Set mostly in Brooklyn and Manhattan, Coleman is almost as adept at creating a sense of place as a master like George Pelecanos is with Washington,DC.  Brooklyn especially almost functions as a character itself.  Whether he is talking about the boardwalk at Coney Island or the newly upscale Park Slope, the Belt Parkway or Stillwell Avenue, stickball or ring-a-levio, this is as realistic a portrait of Brooklyn as you are likely to come across.

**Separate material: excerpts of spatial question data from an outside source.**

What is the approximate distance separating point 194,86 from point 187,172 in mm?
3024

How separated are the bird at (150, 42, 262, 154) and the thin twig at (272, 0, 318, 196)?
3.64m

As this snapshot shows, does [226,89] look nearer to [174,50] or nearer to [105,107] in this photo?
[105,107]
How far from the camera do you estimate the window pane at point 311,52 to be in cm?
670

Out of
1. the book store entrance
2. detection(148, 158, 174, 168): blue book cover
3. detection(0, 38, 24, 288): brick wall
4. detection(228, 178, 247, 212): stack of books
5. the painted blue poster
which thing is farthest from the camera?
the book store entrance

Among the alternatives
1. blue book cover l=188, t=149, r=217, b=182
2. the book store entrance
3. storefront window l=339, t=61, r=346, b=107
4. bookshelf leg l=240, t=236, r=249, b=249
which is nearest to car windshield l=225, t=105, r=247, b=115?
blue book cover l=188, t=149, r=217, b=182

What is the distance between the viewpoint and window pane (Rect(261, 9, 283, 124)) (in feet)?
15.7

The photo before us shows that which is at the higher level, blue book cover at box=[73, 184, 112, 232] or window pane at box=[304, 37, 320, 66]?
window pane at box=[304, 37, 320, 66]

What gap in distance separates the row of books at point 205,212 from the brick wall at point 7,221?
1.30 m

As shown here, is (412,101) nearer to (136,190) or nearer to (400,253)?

He knows the finer points of Nathan's French fries and the subtleties of Brooklyn pizza.  He knows the bars where the firemen drink and those that cater to the ordinary locals.  If writers are able to stake a claim to a locale, Coleman has a good case for making Brooklyn his own.

Grown old and sick, Prager is no rough guy private eye.  He is as likely to collapse from too much to eat and drink as he is from fighting with some younger tough.  There are women, but his current girl friend is in Vermont and the young beauties he comes across in his investigations call him grandpa.  Still, if he is not now what he has been, the years have brought him what the poet calls the philosophic mind.  He has a knack for putting his insights about the human condition and life in general in pithy, almost epigrammatic, tidbits of wisdom.  "It is the great folly of humanity, the search for self- knowledge and significance."  "Time to think is life's Petri dish." "Only in retrospect is life a simple series of easily connected dots."  The book is filled with this sort of philosophizing.

Nonetheless, Prager is committed to finding the truth.  It is almost as if he is looking for one last moment of action before what might be the end.  Like Tennyson's "Ulysses," it's not too late to seek a newer world.  He is dogged in his pursuit of the murderer, what he has lost in physical power, he makes up for with the street smarts he has gained over the years.  Still he is old, and there is always a question about how he will hold up and whether he is equal to the task.

The problem I have coming to a book like Hurt Machine without having read any of the others in the series is all the references to people and events that seem to have been treated in the earlier novels.  I have the feeling that everything would be more meaningful to me if I understood more about the relationship between Prager and his ex, if I knew more about Nathan Martyr who turns up as a restaurant owner late in the investigation, or if I knew what happened to Prager's first wife.  While I am bothered by not knowing as much about such things and many others, it is worth noting that the Hurt Machine is quite good enough to make me want to read the first six to find out what I've been missing.